What does rowing mean to me? by Vickery Kehlenbeck

These remarks were delivered at the 6th Annual Women’s Row at Community Rowing, Inc. on September 20th, 2015

I’m Vickery Kehlenbeck, and I row with a GS2 group at here at CRI. Tracey has asked me to take a few minutes to tell you what rowing means to me.


No one is happy to get a cancer diagnosis. It’s not a “gift”. But that doesn’t mean you can’t be grateful for good things you wouldn’t otherwise have experienced.  And to say that I’m grateful for rowing is a huge understatement.
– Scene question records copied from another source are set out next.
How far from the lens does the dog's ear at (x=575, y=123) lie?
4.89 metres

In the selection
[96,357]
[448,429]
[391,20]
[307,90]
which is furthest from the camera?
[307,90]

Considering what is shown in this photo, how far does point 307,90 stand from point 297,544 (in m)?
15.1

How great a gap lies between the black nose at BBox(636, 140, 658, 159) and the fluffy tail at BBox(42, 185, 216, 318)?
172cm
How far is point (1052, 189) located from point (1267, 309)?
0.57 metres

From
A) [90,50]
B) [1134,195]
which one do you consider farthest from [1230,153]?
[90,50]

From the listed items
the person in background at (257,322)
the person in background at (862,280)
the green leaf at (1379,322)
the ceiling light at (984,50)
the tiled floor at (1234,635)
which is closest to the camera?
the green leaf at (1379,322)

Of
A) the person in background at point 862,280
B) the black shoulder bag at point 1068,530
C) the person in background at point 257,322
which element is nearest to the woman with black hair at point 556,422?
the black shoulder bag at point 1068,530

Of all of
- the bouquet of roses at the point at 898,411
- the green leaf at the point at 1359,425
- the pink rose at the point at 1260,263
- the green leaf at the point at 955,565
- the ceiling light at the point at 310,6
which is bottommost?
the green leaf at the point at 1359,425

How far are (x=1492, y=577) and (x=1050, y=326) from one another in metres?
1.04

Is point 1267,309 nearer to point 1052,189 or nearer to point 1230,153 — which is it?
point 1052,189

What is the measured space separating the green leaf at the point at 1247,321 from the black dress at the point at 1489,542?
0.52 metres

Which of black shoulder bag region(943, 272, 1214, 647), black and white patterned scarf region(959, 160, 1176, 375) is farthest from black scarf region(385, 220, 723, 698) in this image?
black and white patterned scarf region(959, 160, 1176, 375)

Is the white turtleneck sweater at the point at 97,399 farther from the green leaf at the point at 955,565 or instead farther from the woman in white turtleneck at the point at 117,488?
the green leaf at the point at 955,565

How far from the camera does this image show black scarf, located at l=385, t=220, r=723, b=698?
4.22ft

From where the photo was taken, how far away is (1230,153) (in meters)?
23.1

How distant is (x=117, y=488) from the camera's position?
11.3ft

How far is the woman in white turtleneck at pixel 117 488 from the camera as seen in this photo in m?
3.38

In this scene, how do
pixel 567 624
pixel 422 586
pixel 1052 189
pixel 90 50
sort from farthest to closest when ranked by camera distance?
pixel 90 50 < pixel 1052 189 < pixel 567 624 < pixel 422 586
I was diagnosed with breast cancer in the spring of 2011, at age 57. I had finished treatment – the whole megillah – surgery, chemo and radiation – by the following January. My physical recovery was on schedule, but I was discovering that the emotional recovery would take much much longer.  They tell you this will happen, but it’s difficult to comprehend how hard the process is until you get there.

Like many cancer patients, I felt I had lost control over my body and indeed over my life – knowing there are probably undetectable cancer cells still floating around in my body, the possibility of new cancers, recurrence or metastasis – those were, and are, very scary.   I lost any sense of trust in my body, in my future, both whether I had one as well as what it might look like, in my post-chemo brain, even in knowing who my friends were, since some people I thought were friends disappeared, while mere acquaintances stepped up.  If that was the “new normal”, I wasn’t interested! But I thought if I tried to do something new and challenging, I might able to look forward to being strong and engaged once again.  Survival is a great thing, but I wanted to move beyond surviving to living.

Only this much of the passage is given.